パーフェクト・ネイル ~憧れの上司に狙われている、かもしれません~
酔っ払いからは距離を置くのが賢明だ。どのみち椛は、この駅で降りる。
「おつかれさまでしたっ」
「ああ、お疲れ。また明日」
がばっと立ち上がりながら上擦った挨拶を残して、出入り口のドアまで大股で移動する。いつもとなんら変わらない遠坂の声を背中で聞きながら、飛び出るようにホームへ降りる。
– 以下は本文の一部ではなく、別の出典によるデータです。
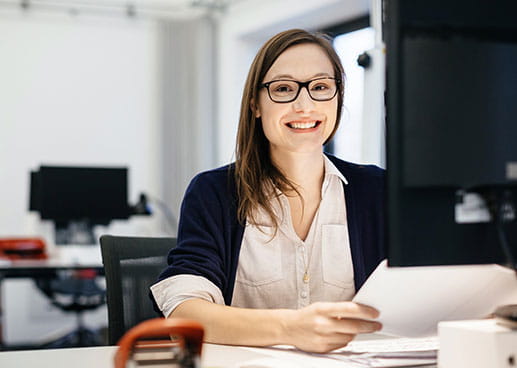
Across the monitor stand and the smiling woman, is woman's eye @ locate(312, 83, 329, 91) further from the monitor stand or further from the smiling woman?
the monitor stand

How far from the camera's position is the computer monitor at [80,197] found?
435 cm

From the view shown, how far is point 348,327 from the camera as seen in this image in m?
1.05

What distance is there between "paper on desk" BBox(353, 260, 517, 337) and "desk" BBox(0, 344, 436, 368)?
0.12 metres

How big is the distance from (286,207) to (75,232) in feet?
10.2

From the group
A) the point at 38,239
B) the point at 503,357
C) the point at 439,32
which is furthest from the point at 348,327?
the point at 38,239

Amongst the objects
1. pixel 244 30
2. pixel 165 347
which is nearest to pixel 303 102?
pixel 165 347

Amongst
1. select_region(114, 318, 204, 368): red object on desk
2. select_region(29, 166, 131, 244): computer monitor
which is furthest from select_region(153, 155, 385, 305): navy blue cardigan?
select_region(29, 166, 131, 244): computer monitor

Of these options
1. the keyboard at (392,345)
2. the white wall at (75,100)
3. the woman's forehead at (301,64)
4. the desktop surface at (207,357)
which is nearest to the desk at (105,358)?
the desktop surface at (207,357)

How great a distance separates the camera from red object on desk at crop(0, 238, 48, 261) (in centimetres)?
426

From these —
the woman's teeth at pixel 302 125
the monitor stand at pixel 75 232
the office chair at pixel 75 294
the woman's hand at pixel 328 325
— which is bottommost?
A: the office chair at pixel 75 294

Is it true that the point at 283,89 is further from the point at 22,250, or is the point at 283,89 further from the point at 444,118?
the point at 22,250

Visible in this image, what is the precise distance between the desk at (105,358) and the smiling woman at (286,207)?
0.69 ft

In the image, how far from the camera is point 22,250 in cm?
427

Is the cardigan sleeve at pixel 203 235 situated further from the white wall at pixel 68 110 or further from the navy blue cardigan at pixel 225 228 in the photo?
the white wall at pixel 68 110
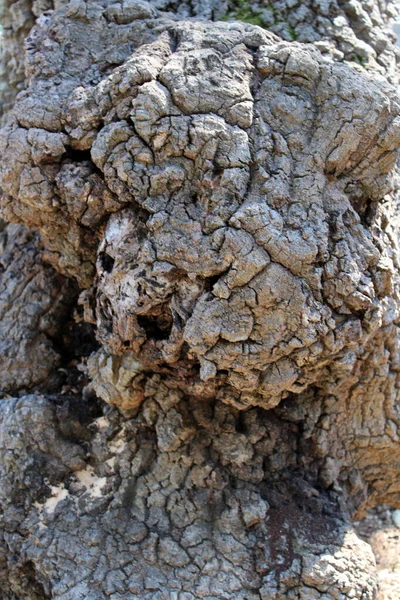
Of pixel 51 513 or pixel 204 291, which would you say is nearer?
pixel 204 291

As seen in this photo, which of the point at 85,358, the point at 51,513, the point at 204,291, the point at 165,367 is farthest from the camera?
the point at 85,358

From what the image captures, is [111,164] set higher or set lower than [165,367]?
higher

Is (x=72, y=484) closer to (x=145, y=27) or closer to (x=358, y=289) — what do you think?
(x=358, y=289)

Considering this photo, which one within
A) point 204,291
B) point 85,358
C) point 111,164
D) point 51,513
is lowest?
point 51,513

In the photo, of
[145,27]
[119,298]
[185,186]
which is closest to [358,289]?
[185,186]

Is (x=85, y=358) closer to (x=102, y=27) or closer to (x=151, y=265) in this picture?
(x=151, y=265)

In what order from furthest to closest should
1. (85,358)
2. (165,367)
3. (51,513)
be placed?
1. (85,358)
2. (51,513)
3. (165,367)
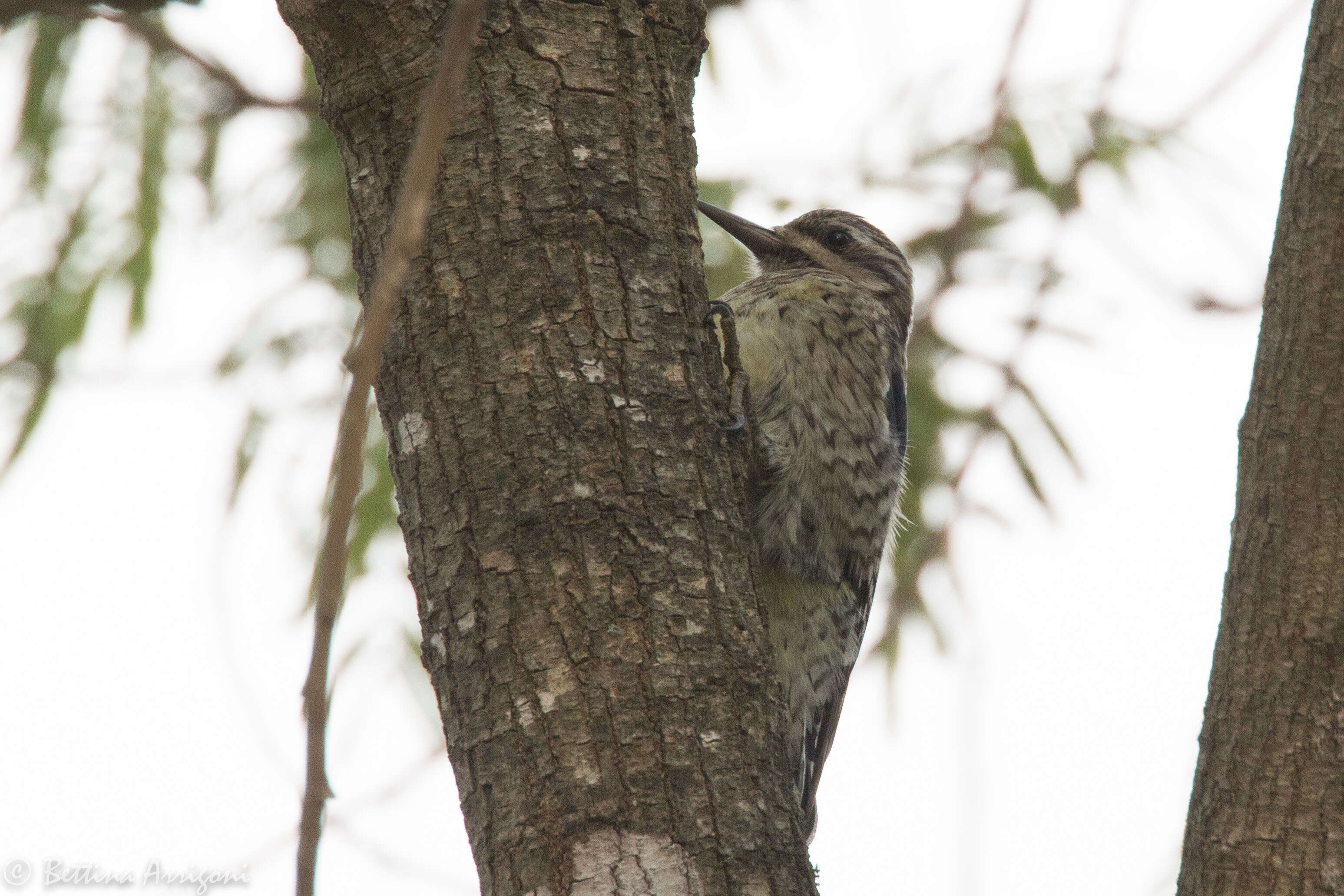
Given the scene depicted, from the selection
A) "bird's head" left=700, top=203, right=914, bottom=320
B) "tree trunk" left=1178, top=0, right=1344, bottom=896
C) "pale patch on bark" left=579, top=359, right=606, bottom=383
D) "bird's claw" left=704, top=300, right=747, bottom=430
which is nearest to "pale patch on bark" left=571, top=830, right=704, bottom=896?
"pale patch on bark" left=579, top=359, right=606, bottom=383

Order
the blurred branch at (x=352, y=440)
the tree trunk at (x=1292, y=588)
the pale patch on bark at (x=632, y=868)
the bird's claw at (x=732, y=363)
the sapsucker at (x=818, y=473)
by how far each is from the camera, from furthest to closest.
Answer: the sapsucker at (x=818, y=473) → the bird's claw at (x=732, y=363) → the tree trunk at (x=1292, y=588) → the pale patch on bark at (x=632, y=868) → the blurred branch at (x=352, y=440)

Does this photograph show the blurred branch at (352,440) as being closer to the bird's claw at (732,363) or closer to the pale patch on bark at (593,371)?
the pale patch on bark at (593,371)

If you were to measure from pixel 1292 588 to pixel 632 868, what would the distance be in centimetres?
94

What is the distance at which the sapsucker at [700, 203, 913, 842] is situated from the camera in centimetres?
329

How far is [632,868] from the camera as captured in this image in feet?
5.02

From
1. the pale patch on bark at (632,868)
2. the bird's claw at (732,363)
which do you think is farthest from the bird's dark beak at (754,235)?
the pale patch on bark at (632,868)

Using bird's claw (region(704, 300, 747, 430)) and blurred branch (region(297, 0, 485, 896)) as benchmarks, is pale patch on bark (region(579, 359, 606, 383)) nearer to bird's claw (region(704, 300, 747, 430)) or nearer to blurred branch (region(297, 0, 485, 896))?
blurred branch (region(297, 0, 485, 896))

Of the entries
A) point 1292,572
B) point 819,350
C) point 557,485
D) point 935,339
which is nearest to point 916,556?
point 935,339

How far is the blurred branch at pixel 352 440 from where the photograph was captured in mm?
867

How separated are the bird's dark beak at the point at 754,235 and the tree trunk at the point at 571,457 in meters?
2.13

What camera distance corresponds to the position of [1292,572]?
184 centimetres

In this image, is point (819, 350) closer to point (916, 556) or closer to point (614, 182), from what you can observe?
point (916, 556)

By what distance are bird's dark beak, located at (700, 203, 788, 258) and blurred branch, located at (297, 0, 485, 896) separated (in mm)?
3252

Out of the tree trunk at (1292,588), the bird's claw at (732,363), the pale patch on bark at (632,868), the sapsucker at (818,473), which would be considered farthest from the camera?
the sapsucker at (818,473)
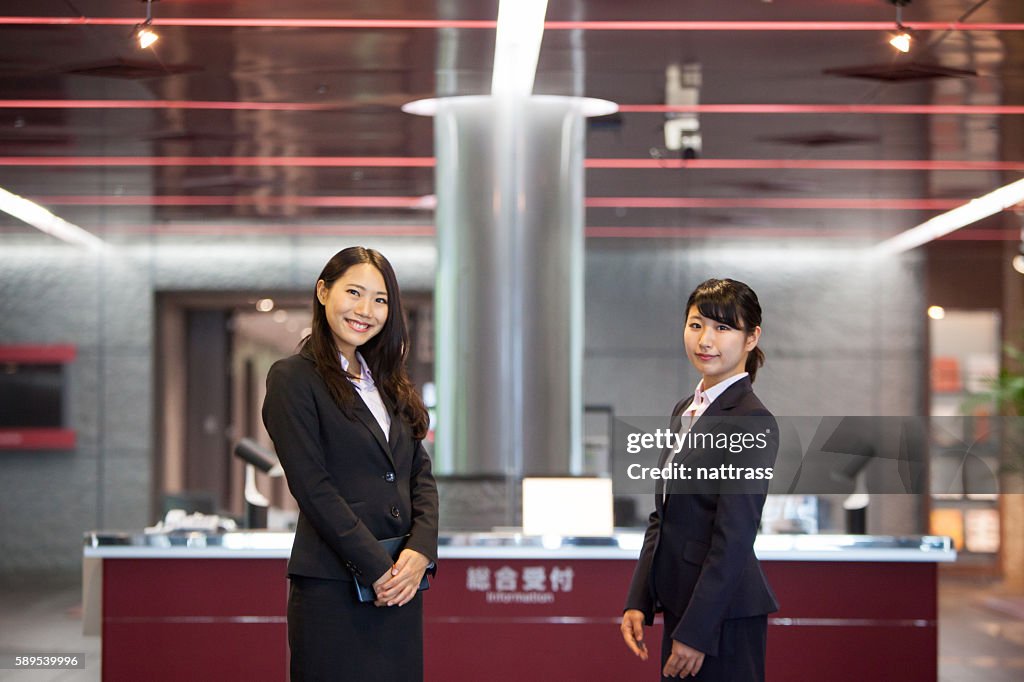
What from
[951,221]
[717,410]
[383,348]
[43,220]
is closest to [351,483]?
[383,348]

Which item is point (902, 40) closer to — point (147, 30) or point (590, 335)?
point (590, 335)

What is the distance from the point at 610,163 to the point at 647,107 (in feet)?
1.53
タイミングよく扉が閉じて電車が発車したため、振り返って遠坂の表情を確認する暇もなかったが、それでよかったのかもしれない。
ホームに吹き抜ける生ぬるい風が静まった頃になり、ようやく盛大なため息を漏らす。心の叫びは音にならなかったが、頭の中には動揺の嵐が吹き荒んでいた。
(もおおぉっ、主任のばか……!)
いや、馬鹿は椛だ。藪をつついて蛇を出す、とはまさにこのこと。
遠坂は自分の性癖を告げるつもりなんて微塵もなかっただろうに、好奇心と探求心のままに踏み込んで、椛の方が開けなくてもいい扉を開けてしまったのだ。
(明日から、どういう顔で主任と接すれば――!?)
可能なら時を戻してほしいと思う。
だが人生は、そう簡単なものではないのだ。